You have four basic grades of troops, Professional, Semi-Professional, Militia, Levy. There is a fifth, but Elite forces are absurdly rare and expensive, and are basically the province of Spellknights and Capo's Chimaeras, so for practical concerns, just worry about the other four. The difference between them lies in their combat dice pool size, and their base morale; i.e., they fight better and withstand reversals more readily. Professional and Semi-Professional both roll 5 d20s in battle and pick the best three. Militia rolls 4 and picks the best three, and levies just start with three. As units lose combats or suffer casualties, they lose dice from their pool. By and large, against most opponents when you are reduced to two dice you are nearly combat ineffective, and anything below that is useless for combat and the disorganisation penalties to morale have almost certainly seen you rout by now. The dice pools can also be affected by some character bodyguard types, song types, elevation scenarios, etc.

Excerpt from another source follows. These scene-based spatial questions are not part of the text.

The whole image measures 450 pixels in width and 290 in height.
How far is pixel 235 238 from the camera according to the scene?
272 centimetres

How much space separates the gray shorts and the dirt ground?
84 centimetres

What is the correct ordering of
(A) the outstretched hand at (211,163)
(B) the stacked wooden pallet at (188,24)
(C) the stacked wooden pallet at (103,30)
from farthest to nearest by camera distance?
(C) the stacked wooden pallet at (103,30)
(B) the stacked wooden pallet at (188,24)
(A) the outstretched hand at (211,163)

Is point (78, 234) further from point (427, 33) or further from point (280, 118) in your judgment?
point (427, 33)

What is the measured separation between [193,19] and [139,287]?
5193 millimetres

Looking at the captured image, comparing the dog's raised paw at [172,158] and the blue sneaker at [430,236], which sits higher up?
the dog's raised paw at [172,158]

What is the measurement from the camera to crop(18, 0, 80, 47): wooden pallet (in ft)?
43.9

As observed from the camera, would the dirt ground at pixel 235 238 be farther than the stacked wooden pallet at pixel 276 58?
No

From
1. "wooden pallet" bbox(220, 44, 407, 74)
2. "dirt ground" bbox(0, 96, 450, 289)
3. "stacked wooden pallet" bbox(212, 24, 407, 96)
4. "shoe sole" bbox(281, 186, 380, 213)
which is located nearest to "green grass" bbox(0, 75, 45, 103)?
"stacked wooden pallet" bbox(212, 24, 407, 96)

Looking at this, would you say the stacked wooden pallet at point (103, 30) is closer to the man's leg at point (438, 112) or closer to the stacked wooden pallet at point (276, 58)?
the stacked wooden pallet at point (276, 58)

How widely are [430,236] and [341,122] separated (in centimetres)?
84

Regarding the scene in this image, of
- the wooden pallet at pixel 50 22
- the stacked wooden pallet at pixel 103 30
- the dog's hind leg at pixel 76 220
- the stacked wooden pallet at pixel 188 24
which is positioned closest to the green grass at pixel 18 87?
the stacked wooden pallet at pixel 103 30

- The number of Professional Troops is a matter of treaty between the Houses: 5 Regiments Max for the Great Houses, 3 for the Vassal Houses, 0 for the Minor Houses and any estates below them.
- The number of Semi-Professional Troops is a matter of how wealthy your populace is, since they are basically drawn from your landowning gentry to cover a lot of their own costs (hence their upkeep is half that of professional troops, but they fight on a similar level). The more well off your province (higher your Gentry Level) the more regiments can be sustained. There are a few other modifiers as well, such as certain House traits, what tier of House you are, etc. Also, Castle Districts (like Minor House Tsu's Mastiff) get +1 to their cap to reflect the Martial focus of the district.
- The number of Militia and Levy Troops is not hard-capped, but does have a soft-cap in that the closer you get to your militia and levy making up 30% of your district population (30% of 160,000 for Tellar, or a total of 96 regiments), the more I start imposing additional cost and quality penalties.
Because of how combat works, expect a higher tier troop to beat the lower tier on
most occasions, but in practical terms there are very few pure head-to-head fights without morale modifiers, characters, Songs, etc.
- Professional and Semi-Professional Troops are your standing forces, always available, you only have a few, but they're very solid, and they are the most likely to be able to travel a long way to respond to travel.
- Militia are forces that can respond quickly and competently to local crisis. Their upkeep is very cheap as long as they are not forced to be called up. Each regiment is entitled to a certain battle pay bonus, and keeping a Militia regiment raised for a six-month block requires 1,000g*, which is why there are references to the Lumen family getting drunk upon tallying up the expenses of your stand-off with the Sonissimmo.
- Levies are forces that don't really appear unless their home town is being attacked directly, or if you have summoned all your banners. Keeping one of their regiments raised requires 500g*.
As a rule of thumb, when it comes to responding to provocations from other Houses/Raiding:
Standing Forces to make a point.
Militia to show you're mad.
Levies if you're going to the Triarii on this.
Part of what makes Dale and Vincennes dangerous is not their own Household Troops, but the fact they can also call upon their own six Minor Houses, who are each running full complements of troops. It also makes them rather poor, mind you, and the Turn 0 standoff actually required Vincennes to financially bail out a number of their vassals.
* = Minus Military Upkeep Bonus, the current value of which Tellar can't compute, because Tellar cannot into economics.